[Task to complete]:
Exclude the pictures, and otherwise reproduce the data in full.
<<<<
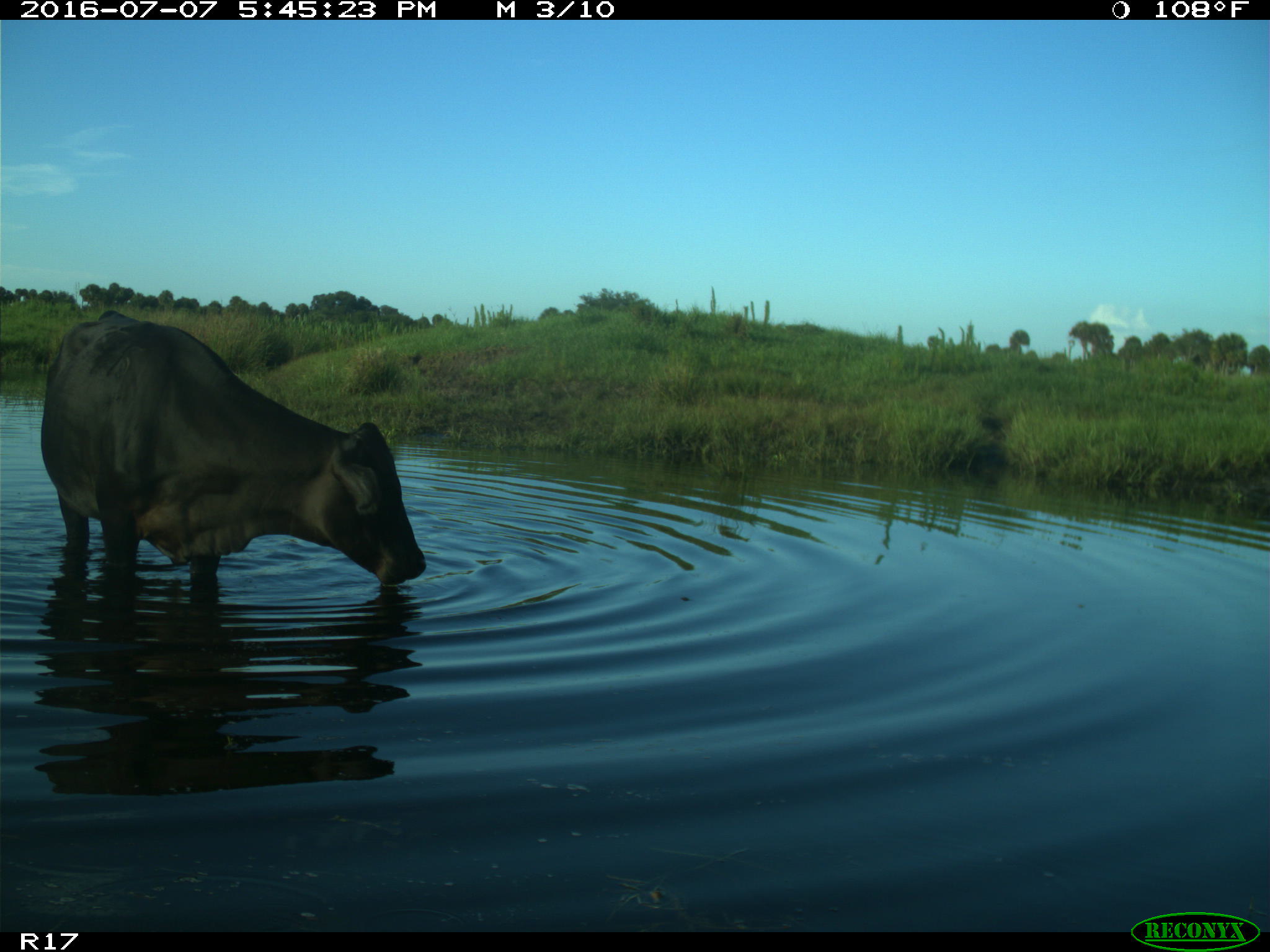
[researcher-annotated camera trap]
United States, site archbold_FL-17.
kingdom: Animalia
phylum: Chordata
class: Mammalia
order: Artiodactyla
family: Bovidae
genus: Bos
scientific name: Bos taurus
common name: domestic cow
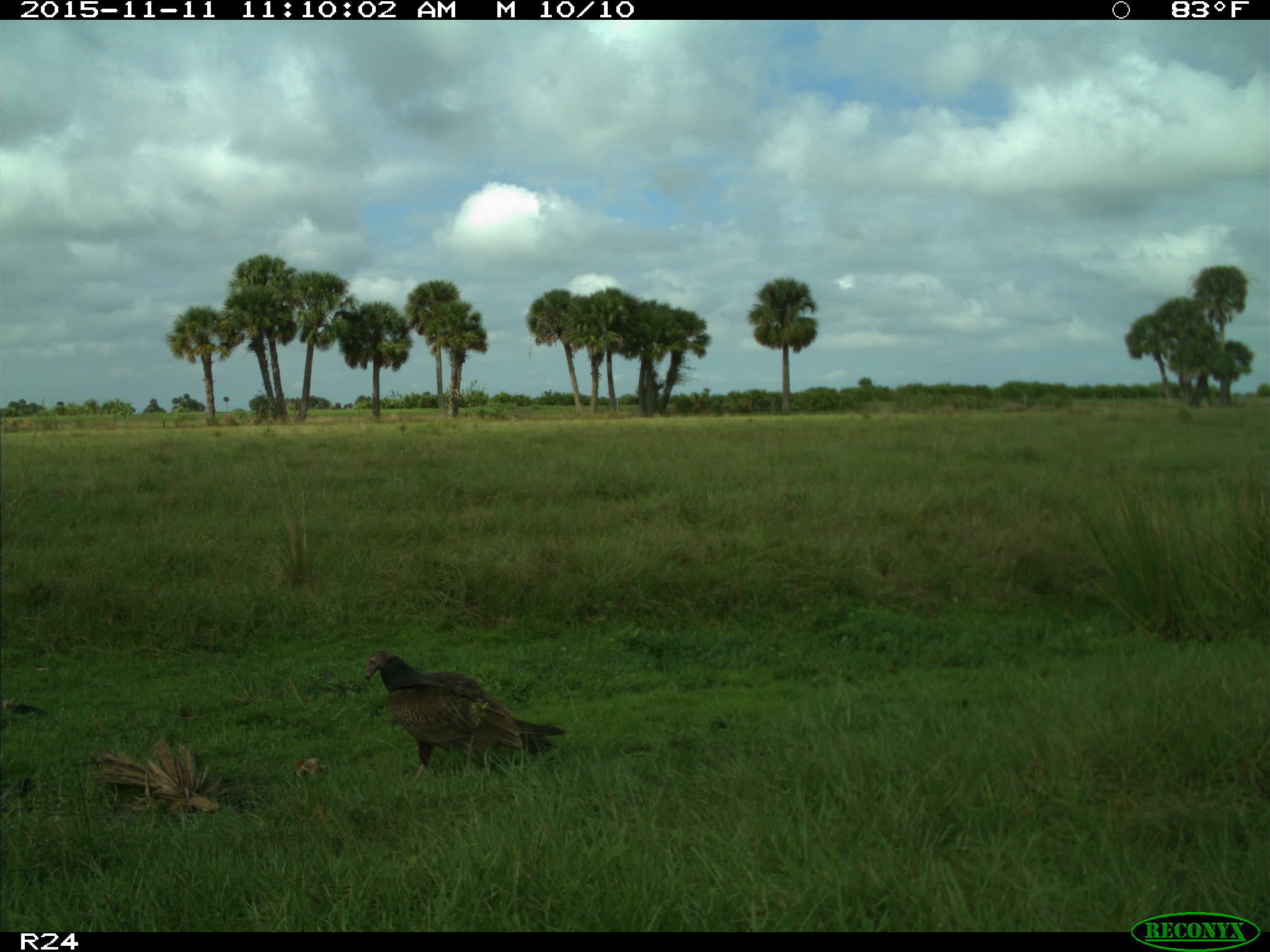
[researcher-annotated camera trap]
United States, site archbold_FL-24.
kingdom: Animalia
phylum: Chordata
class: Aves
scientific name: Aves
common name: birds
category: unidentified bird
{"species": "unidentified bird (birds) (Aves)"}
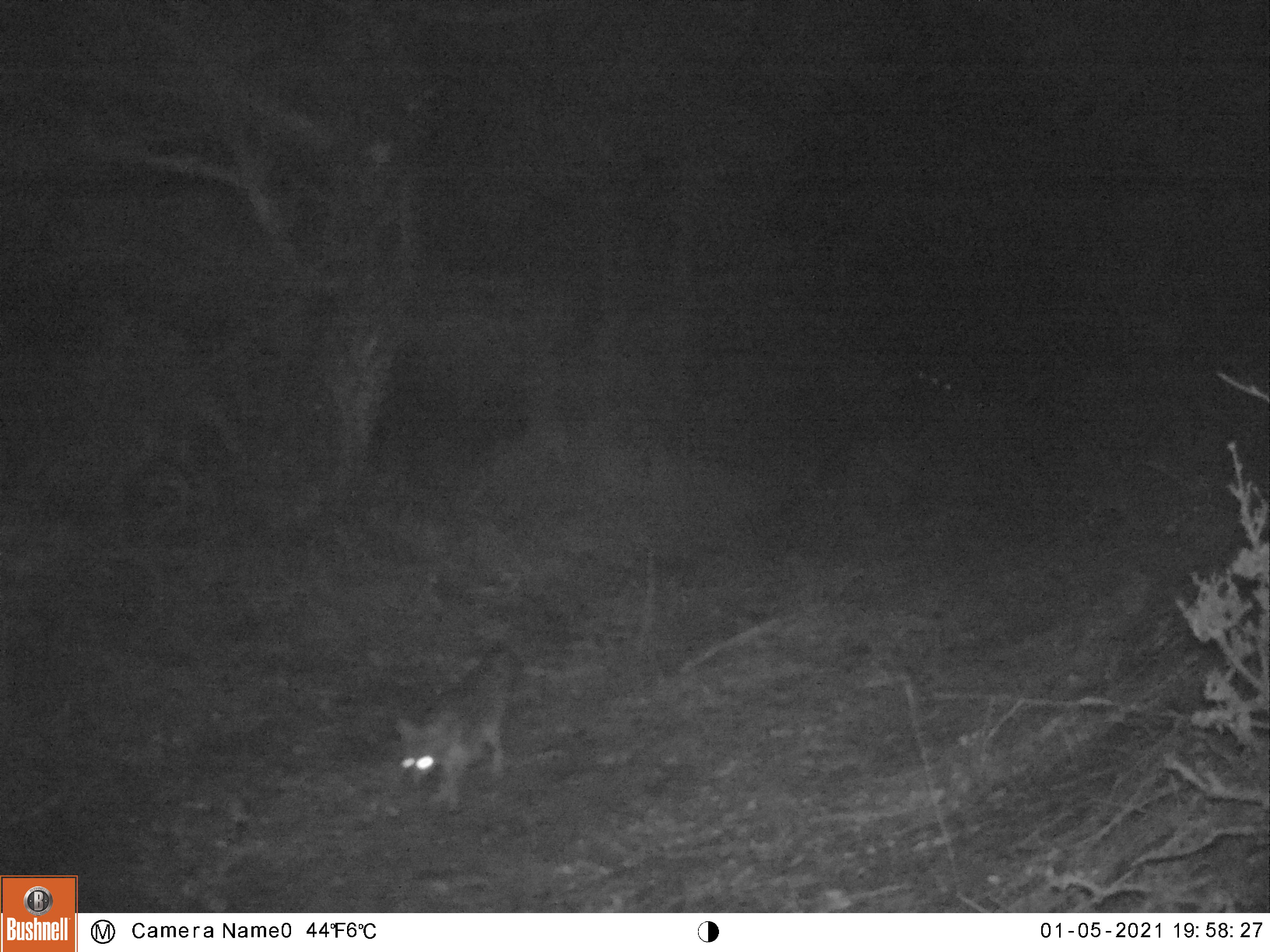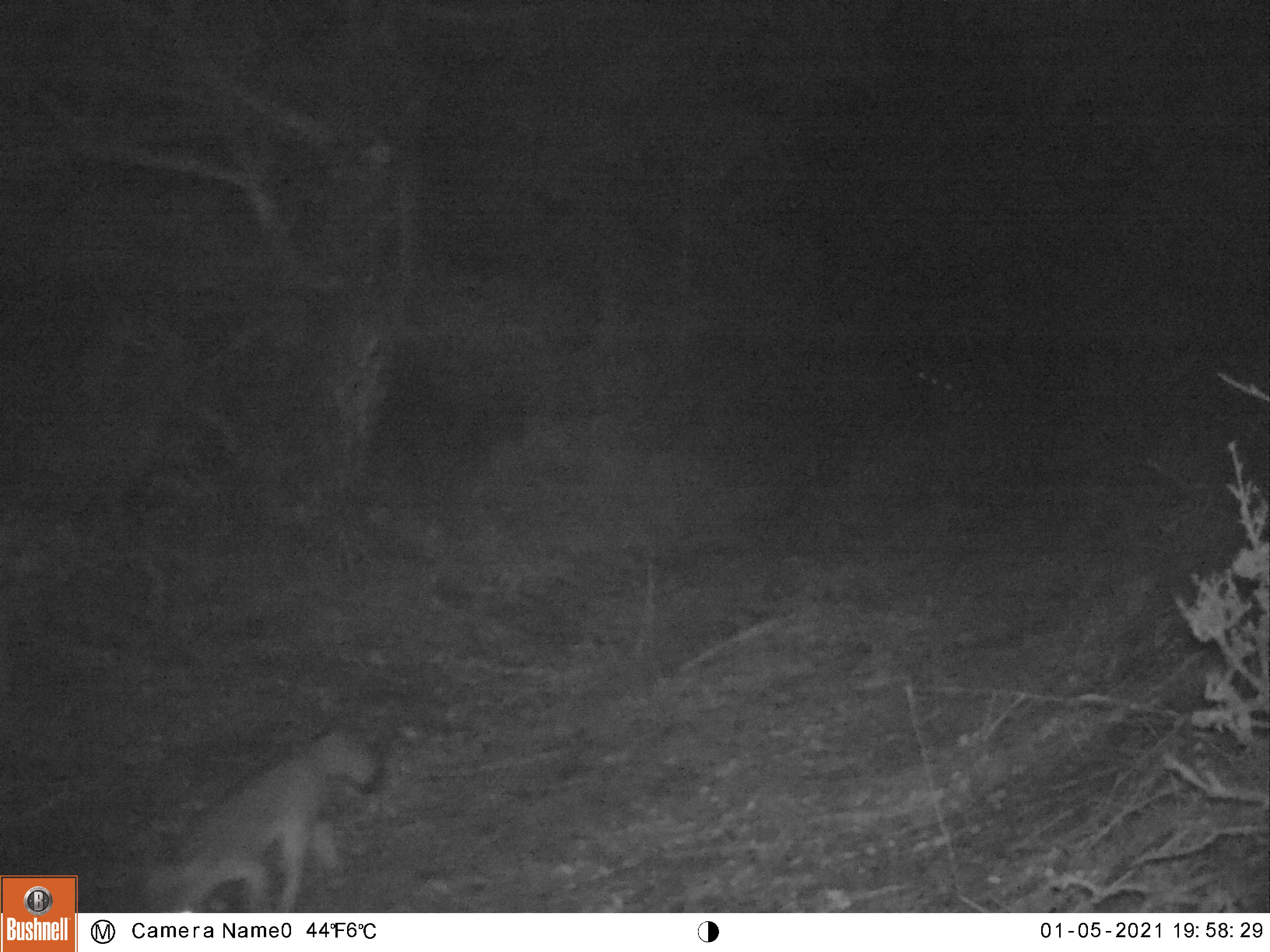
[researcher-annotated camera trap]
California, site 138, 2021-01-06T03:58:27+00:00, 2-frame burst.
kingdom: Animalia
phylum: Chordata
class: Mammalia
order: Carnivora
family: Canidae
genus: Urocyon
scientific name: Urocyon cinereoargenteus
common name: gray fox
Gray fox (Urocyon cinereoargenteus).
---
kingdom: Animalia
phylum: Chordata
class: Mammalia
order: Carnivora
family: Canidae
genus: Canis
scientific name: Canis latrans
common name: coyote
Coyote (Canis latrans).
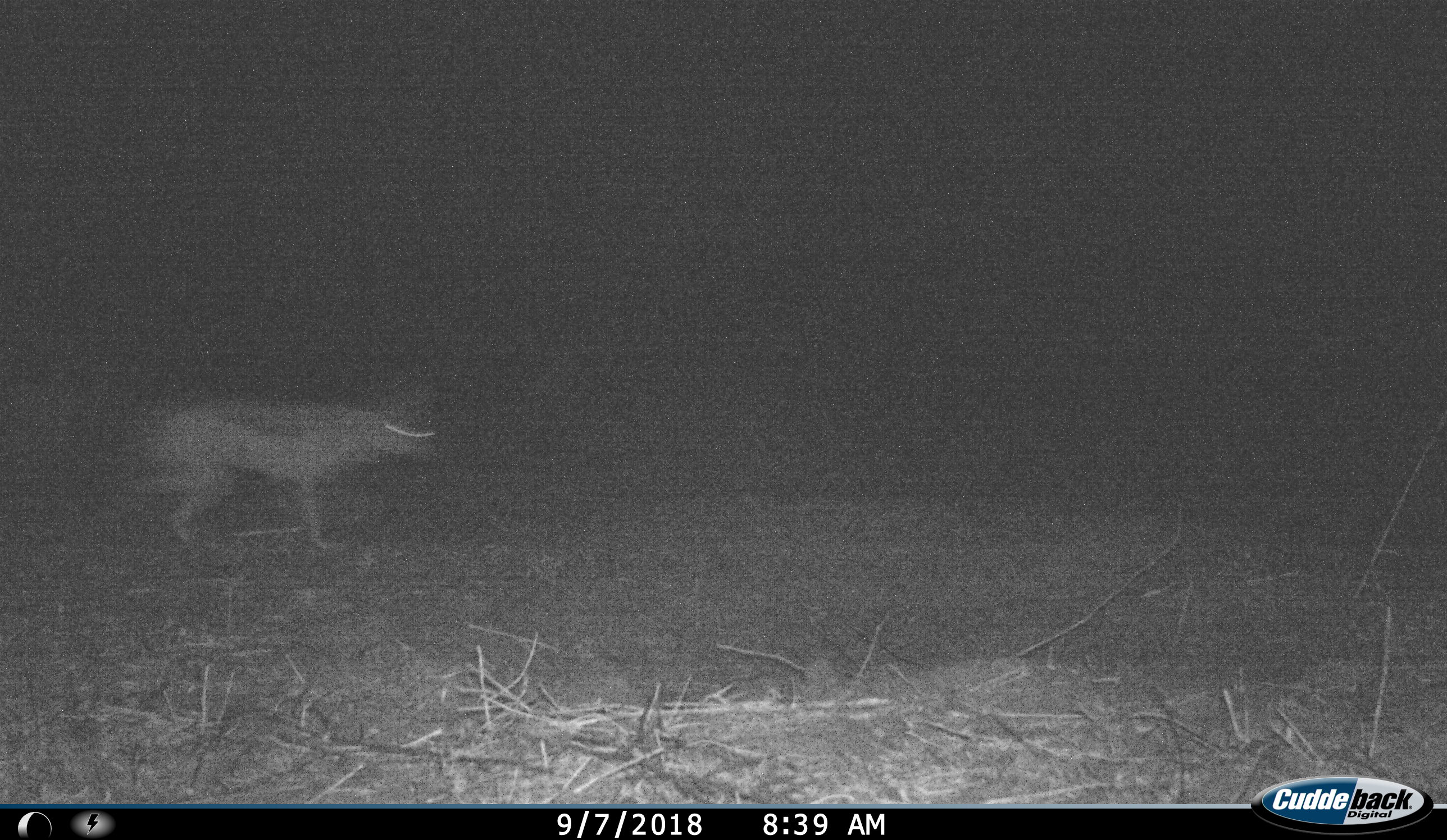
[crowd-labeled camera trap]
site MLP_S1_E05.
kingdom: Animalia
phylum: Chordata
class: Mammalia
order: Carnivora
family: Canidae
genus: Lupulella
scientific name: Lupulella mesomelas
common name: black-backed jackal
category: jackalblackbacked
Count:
>>>>
[Worked solution]:
[researcher-annotated camera trap]
United States, site archbold_FL-17.
kingdom: Animalia
phylum: Chordata
class: Mammalia
order: Artiodactyla
family: Bovidae
genus: Bos
scientific name: Bos taurus
common name: domestic cow
[researcher-annotated camera trap]
United States, site archbold_FL-24.
kingdom: Animalia
phylum: Chordata
class: Aves
scientific name: Aves
common name: birds
category: unidentified bird
{"species": "unidentified bird (birds) (Aves)"}
[researcher-annotated camera trap]
California, site 138, 2021-01-06T03:58:27+00:00, 2-frame burst.
kingdom: Animalia
phylum: Chordata
class: Mammalia
order: Carnivora
family: Canidae
genus: Urocyon
scientific name: Urocyon cinereoargenteus
common name: gray fox
Gray fox (Urocyon cinereoargenteus).
---
kingdom: Animalia
phylum: Chordata
class: Mammalia
order: Carnivora
family: Canidae
genus: Canis
scientific name: Canis latrans
common name: coyote
Coyote (Canis latrans).
[crowd-labeled camera trap]
site MLP_S1_E05.
kingdom: Animalia
phylum: Chordata
class: Mammalia
order: Carnivora
family: Canidae
genus: Lupulella
scientific name: Lupulella mesomelas
common name: black-backed jackal
category: jackalblackbacked
Count:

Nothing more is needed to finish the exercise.